SELECTED EXCERPT start

Quite honestly, when we look back 10 years from now, I think we will see this as a pivotal moment in the life of the college, a moment that will define our success for years to come.
Of course, there are other major initiatives underway as well. Phase one of the "Phoenix" project to replace the college's ERP system is underway and we are scheduled to go live with the new Institutional Advancement Raiser's Edge system next week. . We are also finalizing recommendations for the HR, Finance and Student portions of the project, with plans to begin implementation during the fall. Kudos to our amazing IT staff for keeping us on track with this critically important initiative!
Make no mistake, the ERP replacement project is a monumental undertaking that will reach into every area on campus. And when we talk about changes we will face this year, this is one of the biggest.
But having a state of the art ERP system is critical for our success. It will enable other changes we need to make as we improve how we respond to student needs on many fronts.
There is no doubt we will find the process to adopt a new, very different system quite challenging and it will be important we all work together to address these changes.
There are other positive changes moving ahead that are worth mentioning.
Our work to create a Center for Innovation and Entrepreneurship at the Fowler Center in is making good progress. The project includes major exterior façade improvements as well as a $4.8 million renovation of the first and third floors in the building.
The changes will create dynamic space for training and educating students and community members to think entrepreneurially while providing them with the tools and support to launch new businesses.
The new center will expand the very successful Fab Lab and relocate it to the first floor where it will be able to serve more people in a highly visible, creative space.

SELECTED EXCERPT end
RECORDS SHOWN start

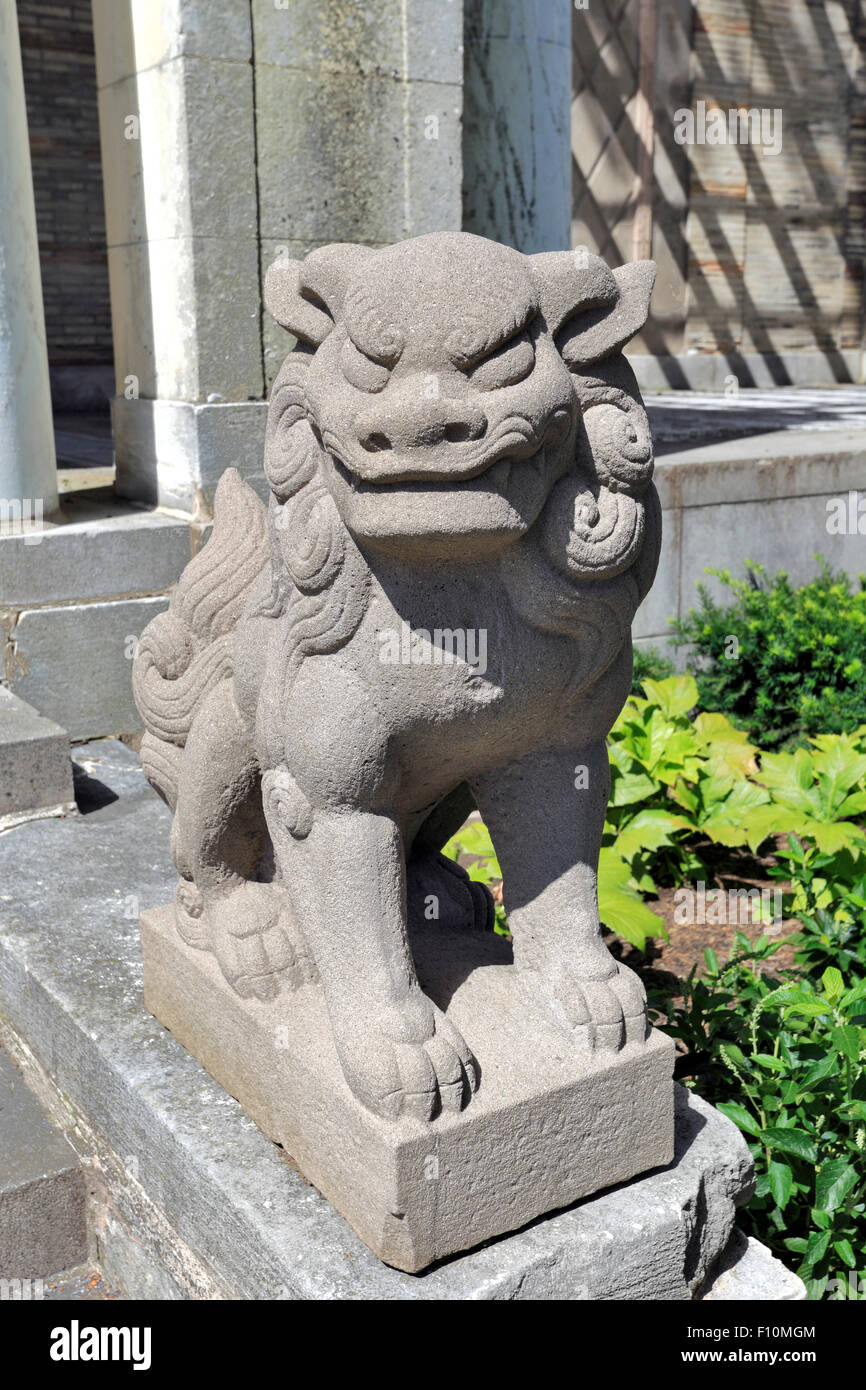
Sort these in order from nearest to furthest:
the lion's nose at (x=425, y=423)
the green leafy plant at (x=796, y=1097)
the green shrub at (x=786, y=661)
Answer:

RECORDS SHOWN end

#### WHAT TO DO:
Continue the account of the college's initiatives, beginning after its final sentence, which ends "in a highly visible, creative space."

#### EXERCISE ANSWER:
Even those who have no intention of creating their own business will be more successful, resilient, and productive because of the skills and attitudes the CIE will foster in our students and clients. And while the Center will be housed in our Fowler Center, its impact will be college-wide as we teach our students to think more creatively across all disciplines. Special thanks to all the Fowler staff and faculty who met with the architects to provide input on the design.
Planning for NCC's Transforming Lives Comprehensive Fundraising Campaign is forging ahead and making great progress. Earlier in the summer, we met the benchmark to stay on track to achieve our aggressive $17 million goal! Congratulations to Sharon Beales and the entire Advancement staff for their hard work on the campaign. We are presently in the "quiet phase" of the campaign with plans for a public announcement in mid-November.
At the center of this campaign is a major infusion of scholarship support for all our students: Monroe, Fowler, and Bethlehem...and a goal that every Pell eligible student who lives in Northampton County will be able to afford an NCC education by meeting 100% of their financial need! How great is that! Ultimately, we would love to do the same in Monroe.
You should also be aware that we are in the early stages of exploring the possibility of establishing an NCC presence in downtown Easton to better serve students from the eastern edge of the county.
A downtown Easton location would improve access to credit and non-credit programs for many, support enrollment growth and allow us to expand several programs.
But NOT everything is about change this year. In fact, the most important things will remain the same, like our core values and culture.
You all know that from our very beginning 50 years ago, the NCC story has always been about innovation and ambition. And you can see that we continue that tradition of BHAGs (Big Hairy Audacious Goals) with the programs I have just described.
But it has also been about focusing first on students, serving our community, breaking down internal silos, and supporting one another. These elements remain critical to our year ahead as do all our core values - Excellence, Innovation, Sustainability, Accountability, Integrity, Engagement and Vision.
The next songs I would spin would be Celebration by Cool & the Gang...and, of course, Happy Birthday. In the year ahead, as we celebrate our 50th birthday, we also plan to celebrate these core values ----to hold them up and ensure they remain intact.
As we do so, we need to reflect on how the world around us has changed...and the inevitability that we too must change. As I mentioned earlier, many of our long-time employees have retired.
Now we have new staff with new ideas who are working hard to live the "Northampton Way" while putting their own stamp on this college and doing this alongside their more veteran colleagues...together defining our shared culture.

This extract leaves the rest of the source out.